:: WHAT THE TASK REQUIRES ::
Resume the discussion below on whether HBase flush decisions should rest on data size or heap size, beginning right after its last sentence.

Segment Start: EXCERPT

Re: [DISCUSS] Should flush decisions be made based on data size (key-value only) or based on heap size (including metadata overhead)?

Anoop John Mon, 07 Aug 2017 00:23:33 -0700

Sorry for being later to reply.

So u mean we should track both sizes even at Region level?  This was
considered at that time but did not do as that will add more overhead.
We have to deal with 2 AtomicLongs in every Region.  Right now we
handle this double check at RS level only so that added just one more
variable dealing.


-Anoop-

On Mon, Jul 10, 2017 at 7:34 PM, Eshcar Hillel
<[email protected]> wrote:
> Here is a suggestion:We can track both heap and off-heap sizes and have 2 
> thresholds one for limiting heap size and one for limiting off-heap size.And 
> in all decision making junctions we check whether one of the thresholds is 
> exceeded and if it is we trigger a flush. We can choose which entity to flush 
> based on the cause.For example, if we decided to flush since the heap size 
> exceeds the heap threshold than we flush the region/store with greatest heap 
> size. and likewise for off-heap flush.
>
> I can prepare a patch.
>
> This is not rolling back HBASE-18294 simply refining it to have different 
> decision making for the on and off heap cases.
>
> On Monday, July 10, 2017, 8:25:12 AM GMT+3, Anoop John 
> <[email protected]> wrote:
>
> Stack and others..
> We wont do any OOM or FullGC issues.  Because globally at RS level we
> will track both the data size (of all the memstores) and the heap
> size.  The decision there accounts both. In fact in case of normal on
> heap memstores, the accounting is like the old way of heap size based.
>
> At region level (and at Segments level)  we track data size only.  The
> decisions are based on data size.
>
> So in the past region flush size of 128 MB means we will flush when
> the heap size of that region crosses 128 MB.  But now it is data size
> alone.  What I feel is that is more inclined to a normal user
> thinking.  He say flush size of 128 MB and then the thinking can be
> 128 MB of data.

Segment End: EXCERPT
Segment Start: SOURCE DATA

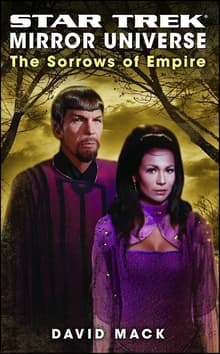 Book cover of Star Trek: Mirror Universe: The Sorrows of Empire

Segment End: SOURCE DATA

:: RESPONSE ::
>
> The background of this change is the off heap memstores where we need
> separate tracking of both data and heap overhead sizes.  But at
> region level this behave change was done thinking that is more user
> oriented
>
> I agree with Yu that it is a surprising behave change. Ya if not tuned
> accordingly one might see more blocked writes. Because the per region
> flushes are more delayed now and so chances of reaching the global
> memstore upper barrier chances are more.  And then we will block
> writes and force flushes.  (But off heap memstores will do better job
> here).  But this would NOT cause any OOME or FullGC.
>
> I guess we should have reduced the 128 MB default flush size then?  I
> asked this Q in that jira and then we did not discuss further.
>
> I hope I explained the background and the change and the impacts.  Thanks.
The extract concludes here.